» **Task item**: Your output should be the entries below, from the first line up to and including the line with "The study area", reproduced exactly and with no other lines.

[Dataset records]

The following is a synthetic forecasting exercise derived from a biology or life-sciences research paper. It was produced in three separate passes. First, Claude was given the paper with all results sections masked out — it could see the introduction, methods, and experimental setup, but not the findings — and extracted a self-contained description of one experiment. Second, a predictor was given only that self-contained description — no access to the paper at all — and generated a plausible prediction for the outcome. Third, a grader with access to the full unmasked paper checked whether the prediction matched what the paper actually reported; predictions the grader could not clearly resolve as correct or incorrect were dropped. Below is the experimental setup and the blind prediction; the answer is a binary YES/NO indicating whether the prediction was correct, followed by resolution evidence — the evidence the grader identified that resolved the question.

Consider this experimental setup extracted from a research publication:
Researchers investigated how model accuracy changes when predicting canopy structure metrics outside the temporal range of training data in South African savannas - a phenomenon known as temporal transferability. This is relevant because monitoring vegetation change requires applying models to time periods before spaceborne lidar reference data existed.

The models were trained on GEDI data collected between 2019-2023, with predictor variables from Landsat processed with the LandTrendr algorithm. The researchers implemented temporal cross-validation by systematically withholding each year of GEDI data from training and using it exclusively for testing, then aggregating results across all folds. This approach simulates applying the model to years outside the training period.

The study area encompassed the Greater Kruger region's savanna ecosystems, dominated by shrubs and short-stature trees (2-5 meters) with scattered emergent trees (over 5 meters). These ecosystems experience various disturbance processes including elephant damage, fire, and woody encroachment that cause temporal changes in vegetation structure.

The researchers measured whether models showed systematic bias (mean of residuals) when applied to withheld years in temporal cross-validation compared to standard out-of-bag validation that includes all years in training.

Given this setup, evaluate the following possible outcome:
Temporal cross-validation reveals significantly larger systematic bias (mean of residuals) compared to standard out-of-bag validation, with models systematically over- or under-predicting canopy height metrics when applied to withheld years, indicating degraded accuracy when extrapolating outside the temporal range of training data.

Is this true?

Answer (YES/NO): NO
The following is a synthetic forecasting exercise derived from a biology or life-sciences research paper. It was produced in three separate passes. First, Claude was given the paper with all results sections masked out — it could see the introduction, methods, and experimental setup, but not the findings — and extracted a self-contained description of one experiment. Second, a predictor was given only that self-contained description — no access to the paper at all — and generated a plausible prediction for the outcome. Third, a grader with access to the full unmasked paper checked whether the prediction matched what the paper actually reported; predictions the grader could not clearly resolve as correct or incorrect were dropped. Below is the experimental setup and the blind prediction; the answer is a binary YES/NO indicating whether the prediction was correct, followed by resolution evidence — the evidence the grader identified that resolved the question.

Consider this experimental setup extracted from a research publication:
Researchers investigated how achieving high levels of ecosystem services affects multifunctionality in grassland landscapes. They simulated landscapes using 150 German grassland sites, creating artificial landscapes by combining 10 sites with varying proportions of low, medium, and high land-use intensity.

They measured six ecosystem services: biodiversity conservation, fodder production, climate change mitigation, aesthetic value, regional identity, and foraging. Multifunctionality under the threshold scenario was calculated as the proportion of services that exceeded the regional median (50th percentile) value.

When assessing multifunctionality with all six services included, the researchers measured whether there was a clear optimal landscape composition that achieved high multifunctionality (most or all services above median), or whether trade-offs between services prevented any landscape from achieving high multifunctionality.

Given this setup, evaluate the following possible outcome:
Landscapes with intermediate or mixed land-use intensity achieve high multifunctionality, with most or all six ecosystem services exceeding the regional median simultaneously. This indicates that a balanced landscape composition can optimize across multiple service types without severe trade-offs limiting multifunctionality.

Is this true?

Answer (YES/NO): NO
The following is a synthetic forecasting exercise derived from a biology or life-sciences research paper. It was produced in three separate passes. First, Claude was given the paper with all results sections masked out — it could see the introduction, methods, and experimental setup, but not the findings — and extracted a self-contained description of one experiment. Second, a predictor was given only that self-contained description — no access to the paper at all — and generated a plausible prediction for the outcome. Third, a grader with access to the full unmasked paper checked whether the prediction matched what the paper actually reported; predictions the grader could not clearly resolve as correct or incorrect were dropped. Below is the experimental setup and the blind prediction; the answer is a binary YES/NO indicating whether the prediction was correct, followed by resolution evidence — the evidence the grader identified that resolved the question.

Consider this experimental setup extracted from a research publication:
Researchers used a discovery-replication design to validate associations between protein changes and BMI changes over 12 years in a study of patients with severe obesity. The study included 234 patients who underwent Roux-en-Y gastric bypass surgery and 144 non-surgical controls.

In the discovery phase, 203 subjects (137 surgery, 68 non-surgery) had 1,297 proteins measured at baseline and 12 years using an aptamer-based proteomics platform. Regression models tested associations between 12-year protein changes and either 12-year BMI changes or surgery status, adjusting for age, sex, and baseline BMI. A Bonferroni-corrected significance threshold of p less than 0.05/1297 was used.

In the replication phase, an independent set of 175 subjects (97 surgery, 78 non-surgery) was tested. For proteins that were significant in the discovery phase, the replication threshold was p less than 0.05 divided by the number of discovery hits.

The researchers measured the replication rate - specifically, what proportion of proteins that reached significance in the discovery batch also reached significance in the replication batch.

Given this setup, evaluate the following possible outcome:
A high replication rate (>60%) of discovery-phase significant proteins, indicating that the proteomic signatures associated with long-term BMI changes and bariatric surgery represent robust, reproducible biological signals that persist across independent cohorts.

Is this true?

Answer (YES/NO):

» **Answer**:
The following is a synthetic forecasting exercise derived from a biology or life-sciences research paper. It was produced in three separate passes. First, Claude was given the paper with all results sections masked out — it could see the introduction, methods, and experimental setup, but not the findings — and extracted a self-contained description of one experiment. Second, a predictor was given only that self-contained description — no access to the paper at all — and generated a plausible prediction for the outcome. Third, a grader with access to the full unmasked paper checked whether the prediction matched what the paper actually reported; predictions the grader could not clearly resolve as correct or incorrect were dropped. Below is the experimental setup and the blind prediction; the answer is a binary YES/NO indicating whether the prediction was correct, followed by resolution evidence — the evidence the grader identified that resolved the question.

Consider this experimental setup extracted from a research publication:
Researchers investigated how model accuracy changes when predicting canopy structure metrics outside the temporal range of training data in South African savannas - a phenomenon known as temporal transferability. This is relevant because monitoring vegetation change requires applying models to time periods before spaceborne lidar reference data existed.

The models were trained on GEDI data collected between 2019-2023, with predictor variables from Landsat processed with the LandTrendr algorithm. The researchers implemented temporal cross-validation by systematically withholding each year of GEDI data from training and using it exclusively for testing, then aggregating results across all folds. This approach simulates applying the model to years outside the training period.

The study area encompassed the Greater Kruger region's savanna ecosystems, dominated by shrubs and short-stature trees (2-5 meters) with scattered emergent trees (over 5 meters). These ecosystems experience various disturbance processes including elephant damage, fire, and woody encroachment that cause temporal changes in vegetation structure.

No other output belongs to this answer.